# TAREA 1
En el fragmento sobre la autonomía de Cantabria, ¿qué ministro fijó por decreto en 1978 las regiones que accedían a la preautonomía?
# TAREA 2
Prosigue el fragmento sobre la autonomía de Cantabria a partir de su última oración.

# FRAGMENTO DE TEXTO
---

Resumiendo, dije que era la hora de la democracia, la pluralidad política y el fin del centralismo. España debía articularse en un sistema autonómico descentralizado. Y en ese Estado autonómico la provincia de Santander tenía que recuperar su glorioso nombre perdido, Cantabria, y ser una Comunidad Autónoma como Cataluña o Euskadi.
Lo que al día siguiente dijeron de mí los medios de comunicación no fueron precisamente lindezas. «¡Otro separatista!, ¡somos castellanos!, ¿de dónde ha salido este tío?». Pero además de las críticas, también fueron muchos los que me llamaron para apoyarme.
Tengo muchos defectos, pero también alguna virtud. Y si tengo clara una idea, la defiendo con uñas y dientes. En aquel momento tenía claro que el centralismo como sistema de gobierno era nefasto. Recordaba cuando me preguntaban, en el bachiller, qué era Castilla la Vieja y yo tenía que contestar Santander, Burgos, Logroño, Soria, Segovia, Ávila, Valladolid y Palencia. Y yo me preguntaba si quien diseñó esa región estaba bebido o qué.
Una región no se puede diseñar en un despacho. Existe o no existe. Es un espacio orográfico cohesionado por la historia, la cultura, las tradiciones, la economía. Independientemente de su tamaño, Cantabria es una región de libro, con absoluta cohesión humana, con sentimiento de pertenencia. Es cierto que esa conciencia estuvo dormida durante siglos de apatía, pero existía.
Las críticas me espolearon el amor propio. Se acabó la pesca. Terminaba mi jornada laboral y cogía mi Peugeot 505 para recorrer Cantabria de pueblo en pueblo, dando charlas sobre el tema. A veces no encontraba ni oyentes, pero cuando los tenía los convencía.
En 1976 reuní a cien personas para crear la Asociación para la Defensa de los Intereses de Cantabria (
ADIC
), de la que fui presidente. El objetivo era despertar la conciencia regional de los cántabros, recuperar el nombre de Cantabria y reivindicar la constitución de una Comunidad Autónoma uniprovincial. Mi idea no iba más allá de presidir una asociación cultural que promoviese la reivindicación autonómica.
En 1978 el ministro Clavero Arévalo fijó por decreto las regiones que accedían a la preautonomía. Cantabria no estaba incluida, para estupor de muchos. Castilla y León proclamó pues su preautonomía incluyendo en su territorio a Cantabria. Aquel decreto señalaba para los territorios excluidos del mapa preautonómico la posibilidad de acceder a la autonomía siguiendo un curioso referéndum. Se podía obtener si dos tercios de los ayuntamientos, que a su vez representasen a dos tercios de la población del territorio, así lo pedían.

---

# EXTRACTO DE DATOS
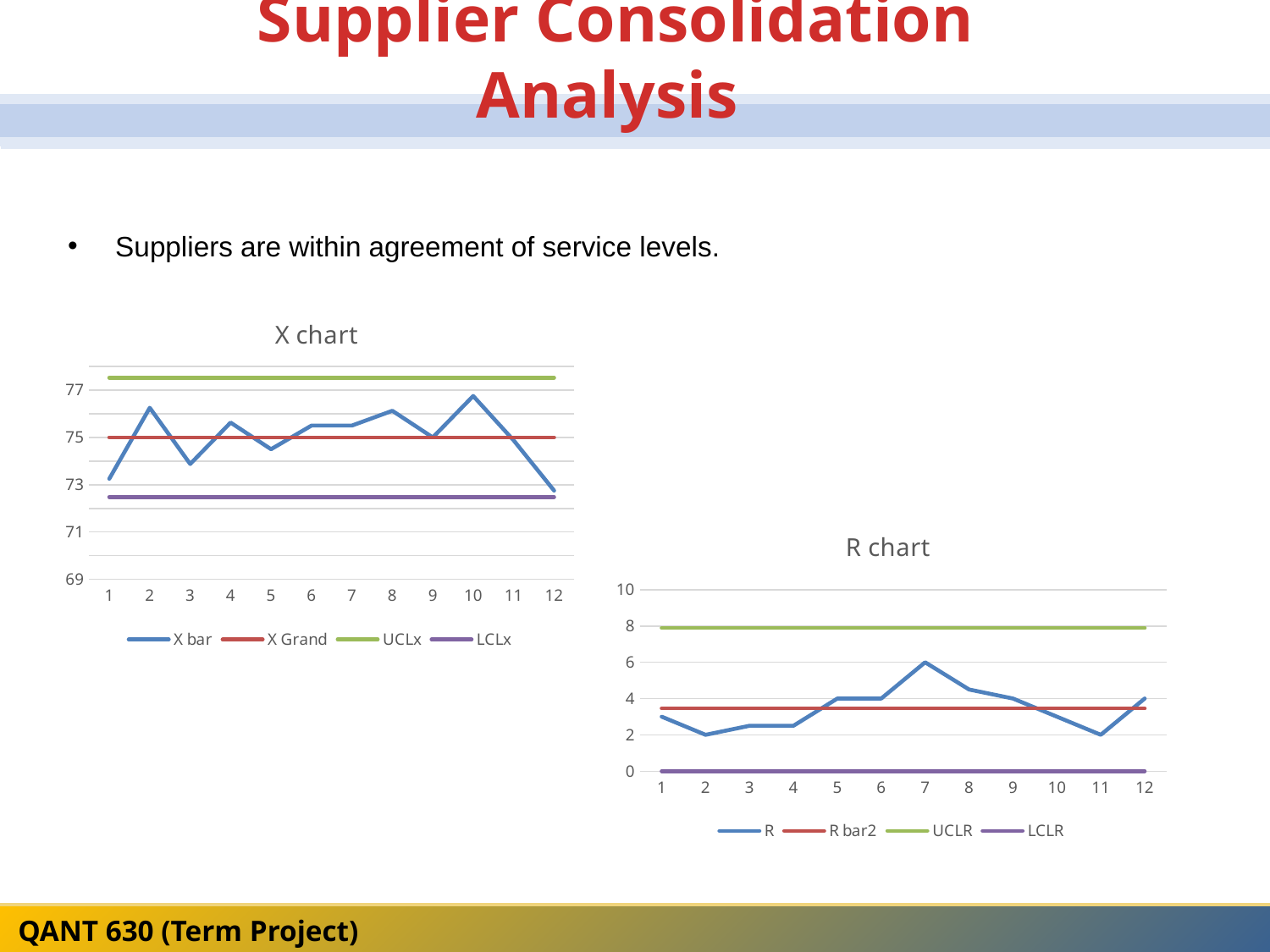
In the X chart, is the X bar value at point 3 greater or less than 75? less How many points are plotted along the x axis of the R chart? 12 What kind of chart is the X chart? line chart In the R chart, is the UCLR line greater or less than 6? greater In the R chart, does the R series rise or fall from point 7 to point 11? fall How many series does the legend of the X chart list? 4 In the R chart, is the R value at point 7 greater or less than 4? greater In the R chart, which is larger: the R value at point 7 or the R value at point 1? point 7 How many series does the legend of the R chart list? 4 In the R chart, at which x-axis point is the R series highest? 7 In the X chart, at which x-axis point is the X bar series highest? 10 In the X chart, at which x-axis point is the X bar series lowest? 12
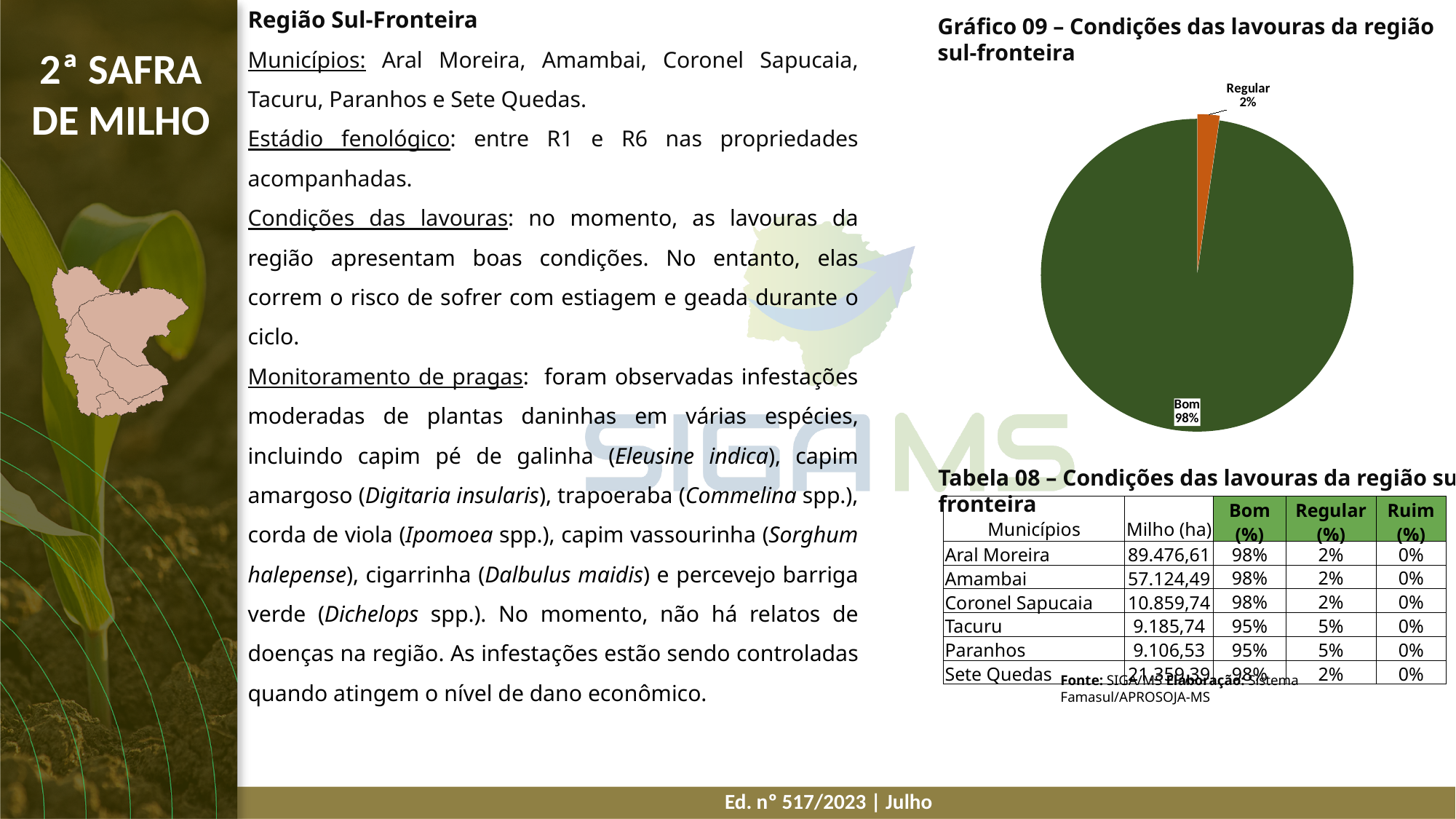
In Gráfico 09, what colour is the 'Bom' slice? dark green Which slice of Gráfico 09 is the smallest? Regular In Gráfico 09, what is the difference in percentage points between the 'Bom' and 'Regular' slices? 96 Which slice of Gráfico 09 is the largest? Bom In Gráfico 09, what share of the crops is in the 'Bom' condition? 98% How many slices does the pie chart in Gráfico 09 have? 2 What kind of chart is Gráfico 09? pie chart What is the title of the pie chart on the slide? Gráfico 09 – Condições das lavouras da região sul-fronteira In Gráfico 09, which is larger: the 'Bom' slice or the 'Regular' slice? Bom In Gráfico 09, what share of the crops is in the 'Regular' condition? 2%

---

# RESULTADO 1
El ministro Clavero Arévalo.

# RESULTADO 2
Para alcanzar ese objetivo no bastaba una asociación cultural. Era necesario un partido político para dar la cara en las elecciones municipales de 1979 y contar con alcaldes y concejales que desde los ayuntamientos forzaran los plenos precisos para solicitar la autonomía para Cantabria.
En octubre de 1978, reuní en Puente Viesgo la asamblea de
ADIC
y propuse la creación del Partido Regionalista de Cantabria (
PRC
) como único instrumento válido para luchar por la autonomía. Los alcaldes y concejales que obtuvimos en las elecciones de 1979 no fueron muchos, pero sí muy activos. En junio, el Ayuntamiento de Cabezón de la Sal abanderó la primera votación a favor de la autonomía. Como una mancha de aceite se fueron sumando los demás. Cuando votó Santander ya se superaba los dos tercios de ayuntamientos. La población de la capital sumó el segundo requisito.
Se había conseguido la autonomía de Cantabria, que refrendó el rey el 30 de diciembre de 1981. Habíamos conseguido una gesta y me cabía el honor de haber sido el primero en iniciar el proceso.
Todos los partidos políticos de Cantabria, salvo Alianza Popular, acabaron entrando en la senda abierta por
ADIC
en 1976. Yo me sentía orgulloso. Jamás había podido imaginar que algo tan complicado se lograría en tan poco tiempo. Había merecido la pena tanto esfuerzo.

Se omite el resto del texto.